Standard & Poor’s Ratings Service (S&P) announced on Thursday it has cut the ratings of Japanese financial institutions in the wake of its sovereign downgrade of Japan on Sept. 16.
The New York City-based credit rating agency has downgraded a total of 12 Japanese financial entities from the country’s five major banking groups — Sumitomo Mitsui Financial Group Inc., Mizuho Financial Group Inc., Sumitomo Mitsui Trust Bank Ltd., Norinchukin Bank, and Shinkin Central Bank.
S&P also lowered the ratings on a foreign bank subsidiary, State Street Trust and Banking Co. Ltd., and the counterparty credit ratings on 10 insurance companies.

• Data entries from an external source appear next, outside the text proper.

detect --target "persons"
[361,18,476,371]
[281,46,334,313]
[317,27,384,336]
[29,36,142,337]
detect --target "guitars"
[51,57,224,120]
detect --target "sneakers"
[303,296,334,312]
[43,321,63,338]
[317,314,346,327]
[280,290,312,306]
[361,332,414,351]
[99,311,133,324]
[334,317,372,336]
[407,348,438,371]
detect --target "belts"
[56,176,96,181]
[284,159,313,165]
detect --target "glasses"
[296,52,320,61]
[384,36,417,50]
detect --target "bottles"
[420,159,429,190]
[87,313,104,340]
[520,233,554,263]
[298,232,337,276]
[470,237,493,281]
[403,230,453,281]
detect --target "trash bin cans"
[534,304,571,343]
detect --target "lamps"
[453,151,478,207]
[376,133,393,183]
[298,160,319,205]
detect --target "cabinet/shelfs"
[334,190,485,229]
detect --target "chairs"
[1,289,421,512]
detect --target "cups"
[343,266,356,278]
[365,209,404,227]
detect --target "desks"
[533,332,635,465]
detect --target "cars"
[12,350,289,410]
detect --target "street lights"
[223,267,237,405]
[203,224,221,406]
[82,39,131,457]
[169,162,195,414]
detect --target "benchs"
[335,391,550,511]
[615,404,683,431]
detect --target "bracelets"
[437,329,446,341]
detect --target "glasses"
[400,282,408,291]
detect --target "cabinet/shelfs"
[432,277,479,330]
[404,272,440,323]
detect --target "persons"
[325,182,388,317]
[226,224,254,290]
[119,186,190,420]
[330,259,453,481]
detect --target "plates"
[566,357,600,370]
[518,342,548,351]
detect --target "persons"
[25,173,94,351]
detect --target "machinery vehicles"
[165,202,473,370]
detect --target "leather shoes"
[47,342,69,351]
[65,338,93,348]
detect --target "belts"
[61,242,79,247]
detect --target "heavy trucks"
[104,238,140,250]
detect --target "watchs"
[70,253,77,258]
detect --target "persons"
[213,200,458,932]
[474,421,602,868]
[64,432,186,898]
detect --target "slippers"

The financial institutions’ ratings previously factored in one notch of uplift for the likelihood of government support in the event that they ran into financial trouble, S&P says. However, the sovereign downgrade has now erased the margin of uplift for the likelihood of government support, resulting in downgrades for the firms themselves.
“If a sovereign comes under stress, the regulatory and supervisory powers of that country’s government may restrict the flexibility of banks or its financial system. Moreover, banks are affected by many of the same economic factors that cause sovereign stress,” S&P says.
As for insurers, their ratings are constrained by the sovereign ratings, “because both their business franchises and assets are highly concentrated in Japan,” S&P says.